The William Sidney Porter House or O. Henry House is a historic structure in Austin, Texas. William Sidney Porter, better known as the author O. Henry, lived there between 1893 and 1895. The Porter house was added to the National Register of Historic Places on June 18, 1973. The house is known today as the O. Henry Museum.

History[edit]

The cottage is a simplified version of the Eastlake Style of architecture. The house was built in 1886 and rented between 1893 and 1895 by William Sidney Porter, better known as the author O. Henry. Porter lived in the house with his wife, Athol, and daughter, Margaret, before they moved to Houston, where Porter began writing full time for the Houston Post.[1] Though associated with his home state of North Carolina, O. Henry set 42 of his stories in Texas.[2]

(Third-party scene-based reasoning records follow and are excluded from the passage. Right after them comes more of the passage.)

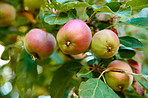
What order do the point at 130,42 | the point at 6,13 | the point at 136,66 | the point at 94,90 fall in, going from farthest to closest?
the point at 6,13 < the point at 136,66 < the point at 130,42 < the point at 94,90

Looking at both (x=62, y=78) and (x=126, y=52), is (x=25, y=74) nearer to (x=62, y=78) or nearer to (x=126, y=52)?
(x=62, y=78)

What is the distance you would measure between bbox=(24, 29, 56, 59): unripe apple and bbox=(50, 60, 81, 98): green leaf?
0.23 m

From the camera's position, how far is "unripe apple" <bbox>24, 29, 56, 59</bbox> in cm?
123

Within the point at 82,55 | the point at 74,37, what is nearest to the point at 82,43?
the point at 74,37

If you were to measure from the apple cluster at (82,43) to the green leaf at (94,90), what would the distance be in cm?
15

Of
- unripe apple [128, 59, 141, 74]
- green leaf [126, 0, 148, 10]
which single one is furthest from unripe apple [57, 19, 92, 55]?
unripe apple [128, 59, 141, 74]

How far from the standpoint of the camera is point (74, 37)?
41.6 inches

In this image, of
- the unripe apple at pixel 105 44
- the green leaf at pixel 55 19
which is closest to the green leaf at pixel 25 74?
the green leaf at pixel 55 19

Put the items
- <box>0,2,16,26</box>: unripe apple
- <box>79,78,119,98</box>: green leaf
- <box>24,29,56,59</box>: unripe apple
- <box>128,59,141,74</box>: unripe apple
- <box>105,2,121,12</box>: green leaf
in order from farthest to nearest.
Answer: <box>0,2,16,26</box>: unripe apple, <box>128,59,141,74</box>: unripe apple, <box>24,29,56,59</box>: unripe apple, <box>105,2,121,12</box>: green leaf, <box>79,78,119,98</box>: green leaf

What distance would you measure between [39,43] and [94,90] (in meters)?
0.48

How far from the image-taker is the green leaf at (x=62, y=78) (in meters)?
1.41

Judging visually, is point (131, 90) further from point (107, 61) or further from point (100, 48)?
point (100, 48)

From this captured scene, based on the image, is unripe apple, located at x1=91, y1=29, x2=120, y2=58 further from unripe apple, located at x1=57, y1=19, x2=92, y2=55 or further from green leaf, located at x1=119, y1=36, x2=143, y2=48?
green leaf, located at x1=119, y1=36, x2=143, y2=48

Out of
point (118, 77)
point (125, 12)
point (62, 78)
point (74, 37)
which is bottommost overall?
point (62, 78)
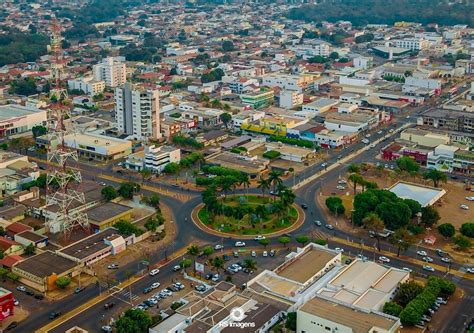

The residence remained a rental property until 1930 when it was to be demolished to construct a warehouse. In January 1934, a committee representing the Colonial Dames, the Daughters of the American Revolution, the Daughters of 1812, the Daughters of the Republic of Texas and the Daughters of the Confederacy submitted a proposal to the Austin City Council, that if the city would accept the house as a donation from the Austin Rotary Club and relocate the house, the women's organizations would work to restore the house and open it as a "shrine."[3] The City of Austin had the house moved the from its original location at 308 East 4th Street to its current location at Brush Square, 409 East 5th Street. The house was restored and opened as a museum in 1934. The many period pieces on display include some of the Porter's furniture and personal belongings. The structure underwent further restoration in 1994–95 with a renewed roof and the replacement of four brick chimneys lost in 1934.

It is the site of the annual O. Henry Pun-Off, a spoken pun competition.[4]